Jeansonne, who is based in Denham Springs, La., and visits Natchez weekly, said he has been getting mostly inquiries from small independent people who want to start a business for the first time, and that is not the market he wants to reach for Magnolia Mall.

“I’m looking for someone that has a track record,” Jeansonne said.

He said because of the large size of much of the available space, he wants well-established businesses that can afford to rent the available area.

“We’d love to get another grocery store back in there,” Jeansonne said.

He said the former Walmart space has potential to be used by a storage company or heavy equipment facility.

Jeansonne said he receives inquiries about the space approximately once a week, but they are often not the established businesses he has in mind for the available space.

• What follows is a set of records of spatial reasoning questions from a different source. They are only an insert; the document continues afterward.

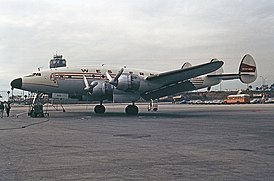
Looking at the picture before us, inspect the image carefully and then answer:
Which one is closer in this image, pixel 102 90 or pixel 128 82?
pixel 128 82

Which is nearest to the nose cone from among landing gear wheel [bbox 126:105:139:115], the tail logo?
landing gear wheel [bbox 126:105:139:115]

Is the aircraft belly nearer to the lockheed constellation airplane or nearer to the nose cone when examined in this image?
the lockheed constellation airplane

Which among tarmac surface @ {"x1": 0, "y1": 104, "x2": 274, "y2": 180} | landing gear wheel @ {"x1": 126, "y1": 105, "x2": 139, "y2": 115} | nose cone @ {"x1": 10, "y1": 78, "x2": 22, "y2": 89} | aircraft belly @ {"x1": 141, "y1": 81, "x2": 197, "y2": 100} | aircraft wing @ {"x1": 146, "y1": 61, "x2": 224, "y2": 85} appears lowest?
tarmac surface @ {"x1": 0, "y1": 104, "x2": 274, "y2": 180}

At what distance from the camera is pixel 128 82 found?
95.2 ft

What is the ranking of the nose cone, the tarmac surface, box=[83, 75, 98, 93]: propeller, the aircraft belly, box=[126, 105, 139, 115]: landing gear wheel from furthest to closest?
box=[126, 105, 139, 115]: landing gear wheel < the aircraft belly < the nose cone < box=[83, 75, 98, 93]: propeller < the tarmac surface

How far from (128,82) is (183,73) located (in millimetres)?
4063

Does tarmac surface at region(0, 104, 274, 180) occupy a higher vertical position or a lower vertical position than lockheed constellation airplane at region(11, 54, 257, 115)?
lower

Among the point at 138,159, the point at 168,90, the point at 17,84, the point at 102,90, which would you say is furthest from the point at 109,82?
the point at 138,159

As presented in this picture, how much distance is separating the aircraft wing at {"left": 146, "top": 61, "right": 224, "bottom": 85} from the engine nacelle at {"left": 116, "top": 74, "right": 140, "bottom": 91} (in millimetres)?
1050

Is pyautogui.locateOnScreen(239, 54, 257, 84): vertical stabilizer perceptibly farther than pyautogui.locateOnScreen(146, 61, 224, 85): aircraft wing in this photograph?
Yes

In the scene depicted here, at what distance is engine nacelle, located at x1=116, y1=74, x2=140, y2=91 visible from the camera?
1140 inches

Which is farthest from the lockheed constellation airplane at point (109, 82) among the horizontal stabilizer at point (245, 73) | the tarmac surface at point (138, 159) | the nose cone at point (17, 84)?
the tarmac surface at point (138, 159)

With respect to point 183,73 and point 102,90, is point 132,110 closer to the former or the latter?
point 102,90

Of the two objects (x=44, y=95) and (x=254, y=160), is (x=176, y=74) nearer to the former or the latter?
(x=44, y=95)
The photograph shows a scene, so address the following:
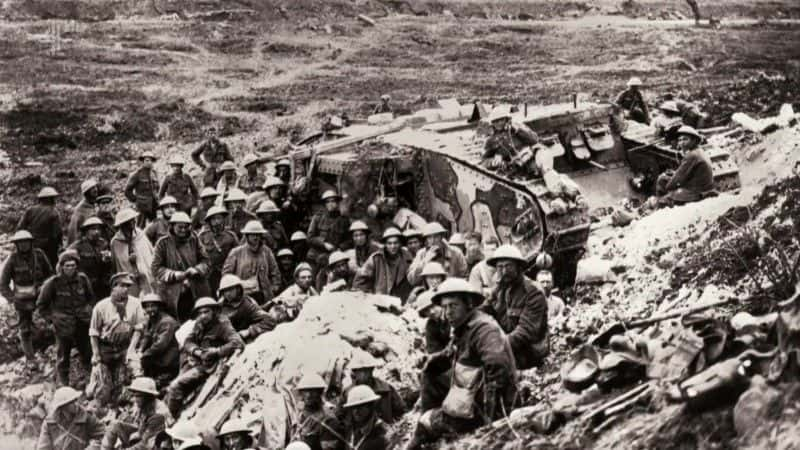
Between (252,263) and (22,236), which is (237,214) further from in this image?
(22,236)

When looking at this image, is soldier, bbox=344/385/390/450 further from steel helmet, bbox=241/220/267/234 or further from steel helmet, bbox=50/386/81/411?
steel helmet, bbox=241/220/267/234

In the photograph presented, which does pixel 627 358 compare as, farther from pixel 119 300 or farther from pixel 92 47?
pixel 92 47

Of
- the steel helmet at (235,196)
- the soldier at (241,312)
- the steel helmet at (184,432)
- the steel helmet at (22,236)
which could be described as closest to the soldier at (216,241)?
the steel helmet at (235,196)

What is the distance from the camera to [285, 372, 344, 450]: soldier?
26.8ft

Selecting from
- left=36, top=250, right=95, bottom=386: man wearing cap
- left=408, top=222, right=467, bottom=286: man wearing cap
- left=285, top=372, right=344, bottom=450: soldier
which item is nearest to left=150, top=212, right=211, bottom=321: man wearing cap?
left=36, top=250, right=95, bottom=386: man wearing cap

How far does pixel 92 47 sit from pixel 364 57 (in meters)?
7.20

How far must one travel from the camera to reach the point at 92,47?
2619cm

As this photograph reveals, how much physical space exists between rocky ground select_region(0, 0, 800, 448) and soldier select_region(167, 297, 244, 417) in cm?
419

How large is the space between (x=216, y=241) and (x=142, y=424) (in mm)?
3285

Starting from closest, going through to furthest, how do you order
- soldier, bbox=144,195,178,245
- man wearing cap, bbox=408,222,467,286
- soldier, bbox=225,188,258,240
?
man wearing cap, bbox=408,222,467,286, soldier, bbox=144,195,178,245, soldier, bbox=225,188,258,240

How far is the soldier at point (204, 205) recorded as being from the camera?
13.6m

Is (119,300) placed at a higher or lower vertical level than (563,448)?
lower

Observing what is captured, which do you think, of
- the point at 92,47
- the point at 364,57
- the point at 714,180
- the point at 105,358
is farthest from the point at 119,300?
the point at 364,57

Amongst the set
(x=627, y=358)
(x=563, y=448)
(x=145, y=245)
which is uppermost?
(x=627, y=358)
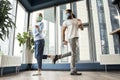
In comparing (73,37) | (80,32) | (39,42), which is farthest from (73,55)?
(80,32)

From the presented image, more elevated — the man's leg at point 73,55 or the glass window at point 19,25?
the glass window at point 19,25

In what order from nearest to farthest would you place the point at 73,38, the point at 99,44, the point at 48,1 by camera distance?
the point at 73,38, the point at 99,44, the point at 48,1

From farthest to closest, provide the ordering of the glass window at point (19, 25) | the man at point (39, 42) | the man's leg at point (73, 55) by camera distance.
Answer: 1. the glass window at point (19, 25)
2. the man at point (39, 42)
3. the man's leg at point (73, 55)

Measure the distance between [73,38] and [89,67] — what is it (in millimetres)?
1692

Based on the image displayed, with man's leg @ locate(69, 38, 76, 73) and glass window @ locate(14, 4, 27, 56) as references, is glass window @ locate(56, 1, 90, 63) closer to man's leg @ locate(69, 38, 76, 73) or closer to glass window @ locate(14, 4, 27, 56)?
glass window @ locate(14, 4, 27, 56)

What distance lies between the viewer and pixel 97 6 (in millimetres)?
4730

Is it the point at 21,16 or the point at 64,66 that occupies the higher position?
the point at 21,16

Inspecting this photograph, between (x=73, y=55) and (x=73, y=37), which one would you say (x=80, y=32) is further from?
(x=73, y=55)

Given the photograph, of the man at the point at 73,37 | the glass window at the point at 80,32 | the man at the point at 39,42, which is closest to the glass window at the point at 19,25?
the glass window at the point at 80,32

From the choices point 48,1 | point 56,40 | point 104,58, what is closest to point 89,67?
point 104,58

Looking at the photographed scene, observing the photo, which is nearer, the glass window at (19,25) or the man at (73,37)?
the man at (73,37)

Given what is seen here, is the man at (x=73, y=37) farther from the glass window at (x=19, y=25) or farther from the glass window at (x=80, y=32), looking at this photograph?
the glass window at (x=19, y=25)

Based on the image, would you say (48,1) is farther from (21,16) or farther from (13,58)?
(13,58)

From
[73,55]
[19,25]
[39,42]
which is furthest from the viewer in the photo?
[19,25]
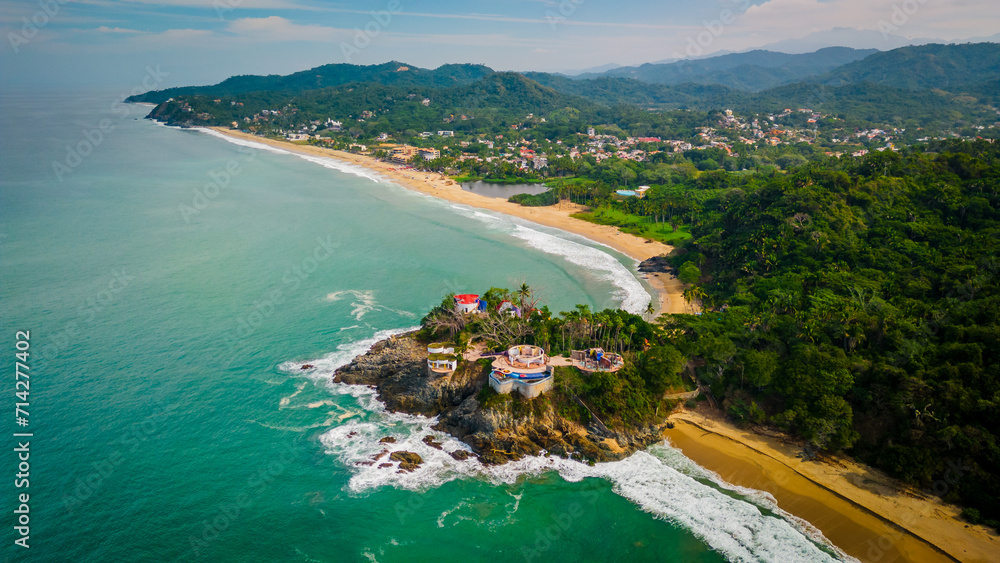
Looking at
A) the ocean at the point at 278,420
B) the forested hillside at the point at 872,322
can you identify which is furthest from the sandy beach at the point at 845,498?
the ocean at the point at 278,420

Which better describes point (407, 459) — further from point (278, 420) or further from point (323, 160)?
point (323, 160)

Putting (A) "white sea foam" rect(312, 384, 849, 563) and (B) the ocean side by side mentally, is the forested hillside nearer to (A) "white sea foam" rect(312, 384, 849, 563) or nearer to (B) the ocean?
(A) "white sea foam" rect(312, 384, 849, 563)

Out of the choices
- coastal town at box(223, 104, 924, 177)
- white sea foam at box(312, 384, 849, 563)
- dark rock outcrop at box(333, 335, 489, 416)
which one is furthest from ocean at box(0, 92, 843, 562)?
coastal town at box(223, 104, 924, 177)

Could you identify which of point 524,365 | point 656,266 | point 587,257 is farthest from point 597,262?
point 524,365

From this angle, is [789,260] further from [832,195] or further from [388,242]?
[388,242]

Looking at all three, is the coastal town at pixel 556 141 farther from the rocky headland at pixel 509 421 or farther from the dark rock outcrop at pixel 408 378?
the rocky headland at pixel 509 421
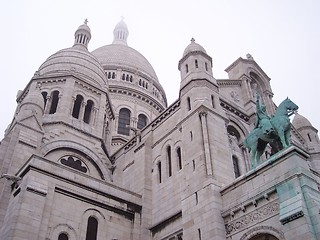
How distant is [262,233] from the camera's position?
626 inches

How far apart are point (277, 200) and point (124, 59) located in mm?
39363

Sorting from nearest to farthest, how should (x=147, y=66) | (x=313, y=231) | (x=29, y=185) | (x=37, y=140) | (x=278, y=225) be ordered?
Result: (x=313, y=231), (x=278, y=225), (x=29, y=185), (x=37, y=140), (x=147, y=66)

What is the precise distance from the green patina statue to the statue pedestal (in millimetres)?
986

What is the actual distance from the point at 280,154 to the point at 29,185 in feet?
39.5

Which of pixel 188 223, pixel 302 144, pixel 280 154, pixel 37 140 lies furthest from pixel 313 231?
pixel 302 144

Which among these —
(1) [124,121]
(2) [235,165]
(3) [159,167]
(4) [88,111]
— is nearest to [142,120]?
(1) [124,121]

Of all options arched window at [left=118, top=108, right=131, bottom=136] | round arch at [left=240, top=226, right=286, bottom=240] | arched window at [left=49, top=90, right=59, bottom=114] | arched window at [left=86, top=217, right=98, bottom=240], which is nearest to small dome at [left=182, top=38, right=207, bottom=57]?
arched window at [left=49, top=90, right=59, bottom=114]

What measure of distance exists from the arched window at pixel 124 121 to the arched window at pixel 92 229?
2205cm

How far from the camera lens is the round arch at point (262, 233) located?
15.2 m

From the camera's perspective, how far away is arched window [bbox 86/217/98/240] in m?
20.1

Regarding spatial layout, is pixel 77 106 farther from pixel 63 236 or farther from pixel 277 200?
pixel 277 200

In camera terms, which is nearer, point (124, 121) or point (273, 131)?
point (273, 131)

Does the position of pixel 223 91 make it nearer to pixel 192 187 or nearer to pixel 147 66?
pixel 192 187

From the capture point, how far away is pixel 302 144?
106ft
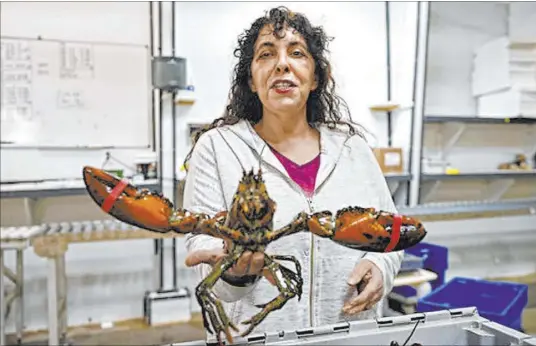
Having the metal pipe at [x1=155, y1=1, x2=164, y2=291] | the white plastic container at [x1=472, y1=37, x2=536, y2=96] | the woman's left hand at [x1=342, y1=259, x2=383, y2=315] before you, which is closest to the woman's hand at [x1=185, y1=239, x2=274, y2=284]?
the woman's left hand at [x1=342, y1=259, x2=383, y2=315]

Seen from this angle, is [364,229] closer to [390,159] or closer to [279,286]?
[279,286]

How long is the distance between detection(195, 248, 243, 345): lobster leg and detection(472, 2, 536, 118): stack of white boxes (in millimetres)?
3080

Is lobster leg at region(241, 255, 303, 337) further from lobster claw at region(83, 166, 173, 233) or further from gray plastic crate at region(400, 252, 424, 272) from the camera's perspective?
gray plastic crate at region(400, 252, 424, 272)

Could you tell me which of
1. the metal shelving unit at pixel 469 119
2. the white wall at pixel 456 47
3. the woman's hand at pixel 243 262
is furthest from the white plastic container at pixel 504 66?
the woman's hand at pixel 243 262

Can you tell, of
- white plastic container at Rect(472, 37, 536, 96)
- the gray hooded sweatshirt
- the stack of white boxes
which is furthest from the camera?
white plastic container at Rect(472, 37, 536, 96)

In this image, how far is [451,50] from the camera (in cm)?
389

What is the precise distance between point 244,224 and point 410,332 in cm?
48

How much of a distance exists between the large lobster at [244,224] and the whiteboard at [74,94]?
8.60ft

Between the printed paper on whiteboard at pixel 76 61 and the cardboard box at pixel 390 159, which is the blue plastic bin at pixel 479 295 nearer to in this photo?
the cardboard box at pixel 390 159

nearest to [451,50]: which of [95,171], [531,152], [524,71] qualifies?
[524,71]

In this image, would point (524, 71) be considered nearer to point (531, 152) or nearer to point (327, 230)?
point (531, 152)

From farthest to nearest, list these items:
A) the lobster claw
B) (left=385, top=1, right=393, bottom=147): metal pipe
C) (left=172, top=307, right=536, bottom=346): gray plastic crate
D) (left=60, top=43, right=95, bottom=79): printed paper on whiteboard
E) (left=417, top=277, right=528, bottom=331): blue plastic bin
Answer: (left=385, top=1, right=393, bottom=147): metal pipe, (left=60, top=43, right=95, bottom=79): printed paper on whiteboard, (left=417, top=277, right=528, bottom=331): blue plastic bin, (left=172, top=307, right=536, bottom=346): gray plastic crate, the lobster claw

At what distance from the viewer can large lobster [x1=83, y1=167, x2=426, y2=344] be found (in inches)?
28.0

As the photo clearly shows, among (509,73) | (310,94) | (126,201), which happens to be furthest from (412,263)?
(126,201)
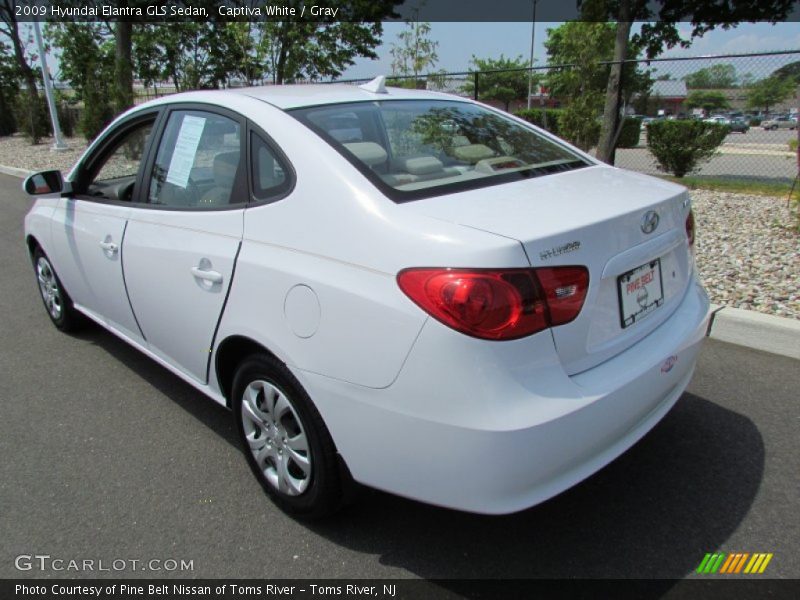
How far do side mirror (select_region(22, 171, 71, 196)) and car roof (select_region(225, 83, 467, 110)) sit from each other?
5.13 feet

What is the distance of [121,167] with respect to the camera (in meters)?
3.67

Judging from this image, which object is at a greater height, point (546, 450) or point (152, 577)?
point (546, 450)

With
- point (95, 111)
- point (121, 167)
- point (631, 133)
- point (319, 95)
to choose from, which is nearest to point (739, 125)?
point (631, 133)

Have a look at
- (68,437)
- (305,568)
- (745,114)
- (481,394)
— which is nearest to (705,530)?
(481,394)

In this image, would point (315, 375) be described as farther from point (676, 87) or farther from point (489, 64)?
Result: point (489, 64)

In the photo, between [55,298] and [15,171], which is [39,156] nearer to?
[15,171]

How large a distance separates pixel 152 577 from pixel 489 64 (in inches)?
3450

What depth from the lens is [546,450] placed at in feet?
5.80

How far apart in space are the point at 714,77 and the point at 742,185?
1.75m

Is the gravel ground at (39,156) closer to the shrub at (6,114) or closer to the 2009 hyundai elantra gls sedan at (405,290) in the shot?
the shrub at (6,114)

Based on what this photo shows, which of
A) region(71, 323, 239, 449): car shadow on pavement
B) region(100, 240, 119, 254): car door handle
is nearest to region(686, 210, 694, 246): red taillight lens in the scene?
region(71, 323, 239, 449): car shadow on pavement

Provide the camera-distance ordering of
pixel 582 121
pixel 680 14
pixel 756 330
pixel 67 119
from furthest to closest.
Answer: pixel 67 119 < pixel 680 14 < pixel 582 121 < pixel 756 330

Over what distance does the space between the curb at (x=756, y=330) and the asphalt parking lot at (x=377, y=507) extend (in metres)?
0.33

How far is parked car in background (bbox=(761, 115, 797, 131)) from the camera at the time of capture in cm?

Signs currently outside the mall advertising a new owner need to be removed, he said, since the sale fell through.

Jeansonne said he has hopes that he will attract new businesses to the mall soon.

“I’m hoping somebody calls me Monday; the price is negotiable,” he said.

He said those interested in leasing the buildings should call his office at 225-664-3617.

“Most of those are high-value, high-traffic commercial properties, and it’s a benefit to both the city and county to have them functioning at a high level,” Russ said.

“If we can help entice those owners to make additional investments into those properties that can yield a return for city and county, then we definitely will explore those options, he said.

Environmental

The space occupied in the early 2000s by the horticultural business Stewart Orchids was purchased two years ago by a local family who owned the adjacent property.

Wayne Johnson bought the vacant nursery facility on Industrial Park Road near the airport after it was for sale for five or six years.

“Right now we’re using it for storage, for my tractors and equipment,” said Johnson, who is involved in the horse industry.

He said he plans to put a roof on the facility and use it for barns and eventually take down the greenhouses and sell the structure.